Things that You Should Never Say to a Grieving Person

Grieving person

Understanding the feeling of grief is not as easy as it seems. We feel sad when grieving over something such as a devastating breakup, the death of a pet, and more. Words cannot express the amount of pain you are feeling due to the loss of someone important to you. More so, knowing the fact that the one you lost will never come back again.

Adding to that pain is seeing the name of that person or pet on Ogden headstones. No matter how painful, it will serve as a reminder that they existed and gave your life a purpose. Of course, you want that memory of that loved one preserved for eternity.

Support for someone who’s grieving

There is nothing more painful than losing a loved one. People grieve differently. Some can move on with their normal lives even though the pain is still there. On the other hand, some people spiral into depression and end up being unproductive for some time. Nonetheless, we can play an essential role in their healing.

One way is how we compose the right words to say to the one who’s grieving. If you think that it's easy to give words of assurance, you might actually have a hard time. Worse, you might say some words that won’t even help with their grieving. That leaves you with some dilemma of how you can give comfort to someone without offending him or her.

What not to say to someone who’s grieving

Choosing the words to say to someone grieving can be a little tricky. To give you an idea, here are some things you should NOT say to a grieving person:

“Are you okay?”

The answer is no. Why ask this when the person lost something essential to his/her life? Some would answer, “I’m fine,” but the truth is that they’re not. Instead, you can acknowledge the pain they’re feeling during that moment. Say something like, “It’s painful right now for you” and let them grieve at that moment.

Death

“At least they’re in a better place now.”

So does this mean the deceased was not in a good place when they were still alive? Kind of offensive, depending on how the grieving person will perceive it. It also downplays the pain the person is feeling during that moment. Instead, you can say “I am so sorry for your loss.”

“Heaven gained another angel. He/she is in God’s hands now.”

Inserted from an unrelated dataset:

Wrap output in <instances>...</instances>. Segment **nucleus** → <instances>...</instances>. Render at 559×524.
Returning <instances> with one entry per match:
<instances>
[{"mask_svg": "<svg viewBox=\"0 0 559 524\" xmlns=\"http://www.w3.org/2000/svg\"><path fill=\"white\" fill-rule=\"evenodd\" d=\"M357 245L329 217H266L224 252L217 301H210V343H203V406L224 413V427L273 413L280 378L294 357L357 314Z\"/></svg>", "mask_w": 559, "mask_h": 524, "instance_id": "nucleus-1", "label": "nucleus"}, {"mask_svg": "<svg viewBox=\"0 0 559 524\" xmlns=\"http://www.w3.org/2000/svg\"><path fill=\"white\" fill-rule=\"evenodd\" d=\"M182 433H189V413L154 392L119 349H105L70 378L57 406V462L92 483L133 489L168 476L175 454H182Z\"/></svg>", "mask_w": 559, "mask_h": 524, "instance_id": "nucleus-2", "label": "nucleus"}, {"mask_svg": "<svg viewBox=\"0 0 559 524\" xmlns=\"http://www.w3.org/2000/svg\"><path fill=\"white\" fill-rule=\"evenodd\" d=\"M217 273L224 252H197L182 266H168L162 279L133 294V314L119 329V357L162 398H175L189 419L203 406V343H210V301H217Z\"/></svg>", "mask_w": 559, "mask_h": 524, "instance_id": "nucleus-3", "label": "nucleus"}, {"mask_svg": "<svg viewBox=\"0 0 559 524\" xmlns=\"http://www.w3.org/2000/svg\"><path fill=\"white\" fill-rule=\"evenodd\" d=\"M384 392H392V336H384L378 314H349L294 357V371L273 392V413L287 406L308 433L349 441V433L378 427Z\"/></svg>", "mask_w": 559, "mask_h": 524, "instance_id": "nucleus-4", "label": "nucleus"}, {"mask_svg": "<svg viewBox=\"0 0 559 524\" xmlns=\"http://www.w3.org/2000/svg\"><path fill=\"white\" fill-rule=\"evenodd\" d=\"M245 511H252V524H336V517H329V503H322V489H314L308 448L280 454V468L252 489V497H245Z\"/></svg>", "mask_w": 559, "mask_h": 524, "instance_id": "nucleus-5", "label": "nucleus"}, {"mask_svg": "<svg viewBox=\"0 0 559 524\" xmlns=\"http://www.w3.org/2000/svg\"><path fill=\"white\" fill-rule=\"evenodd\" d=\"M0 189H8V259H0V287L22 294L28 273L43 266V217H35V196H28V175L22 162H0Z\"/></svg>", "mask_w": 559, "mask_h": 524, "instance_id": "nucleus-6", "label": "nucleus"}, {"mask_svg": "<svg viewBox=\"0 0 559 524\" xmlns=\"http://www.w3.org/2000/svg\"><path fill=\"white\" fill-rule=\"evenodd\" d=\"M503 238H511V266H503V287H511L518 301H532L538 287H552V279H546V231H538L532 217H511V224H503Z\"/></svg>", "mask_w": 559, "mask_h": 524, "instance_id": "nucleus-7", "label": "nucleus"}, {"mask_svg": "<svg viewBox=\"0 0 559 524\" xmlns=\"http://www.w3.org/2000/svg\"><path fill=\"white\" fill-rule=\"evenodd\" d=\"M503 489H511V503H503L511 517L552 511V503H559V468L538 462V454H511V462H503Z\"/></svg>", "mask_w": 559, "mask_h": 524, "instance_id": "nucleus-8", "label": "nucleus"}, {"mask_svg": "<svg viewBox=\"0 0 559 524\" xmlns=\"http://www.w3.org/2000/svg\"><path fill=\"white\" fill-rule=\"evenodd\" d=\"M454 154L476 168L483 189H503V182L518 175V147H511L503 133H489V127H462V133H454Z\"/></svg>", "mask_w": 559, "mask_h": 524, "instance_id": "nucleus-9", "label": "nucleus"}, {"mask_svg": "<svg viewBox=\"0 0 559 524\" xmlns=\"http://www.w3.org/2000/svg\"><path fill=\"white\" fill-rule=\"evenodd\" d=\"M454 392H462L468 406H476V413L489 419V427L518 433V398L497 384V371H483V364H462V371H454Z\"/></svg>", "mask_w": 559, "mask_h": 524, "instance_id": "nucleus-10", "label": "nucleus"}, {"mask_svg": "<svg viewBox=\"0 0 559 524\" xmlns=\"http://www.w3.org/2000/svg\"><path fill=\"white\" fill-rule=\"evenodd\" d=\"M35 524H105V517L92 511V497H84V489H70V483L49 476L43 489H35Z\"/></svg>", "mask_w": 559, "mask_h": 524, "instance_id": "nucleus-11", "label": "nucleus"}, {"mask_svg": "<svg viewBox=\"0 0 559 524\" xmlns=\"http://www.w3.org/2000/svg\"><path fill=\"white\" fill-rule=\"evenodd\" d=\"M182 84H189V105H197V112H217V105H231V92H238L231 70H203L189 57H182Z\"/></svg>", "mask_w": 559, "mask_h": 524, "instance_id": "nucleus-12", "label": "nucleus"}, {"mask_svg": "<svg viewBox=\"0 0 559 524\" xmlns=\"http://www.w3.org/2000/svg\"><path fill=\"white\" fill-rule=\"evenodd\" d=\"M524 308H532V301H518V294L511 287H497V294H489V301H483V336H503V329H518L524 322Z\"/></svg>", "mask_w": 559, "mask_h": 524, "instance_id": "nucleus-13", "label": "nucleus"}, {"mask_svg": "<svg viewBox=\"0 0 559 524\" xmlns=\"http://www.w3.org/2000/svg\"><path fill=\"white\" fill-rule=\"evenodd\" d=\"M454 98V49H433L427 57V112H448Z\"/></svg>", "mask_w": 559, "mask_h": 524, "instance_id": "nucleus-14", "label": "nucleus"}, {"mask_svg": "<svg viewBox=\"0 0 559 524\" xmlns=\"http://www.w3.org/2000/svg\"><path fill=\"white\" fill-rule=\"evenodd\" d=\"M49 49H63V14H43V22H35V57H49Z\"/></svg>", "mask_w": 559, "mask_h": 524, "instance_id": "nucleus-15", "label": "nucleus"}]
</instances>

First of all, your religious beliefs might be different from the one who’s grieving. Even if you share the same opinions, it can make them question his/her faith in God. Instead, you can say that you will include the person in your prayers and hope that they will overcome this trying time in their life.

Saying the right words at the right time is not that easy, especially to those who are grieving. In such moments, they don’t need fancy words and Biblical quotes – they want the pain to subside and move on to their normal lives. But as a good person, you can only assure them of your presence and be there to help them carry on.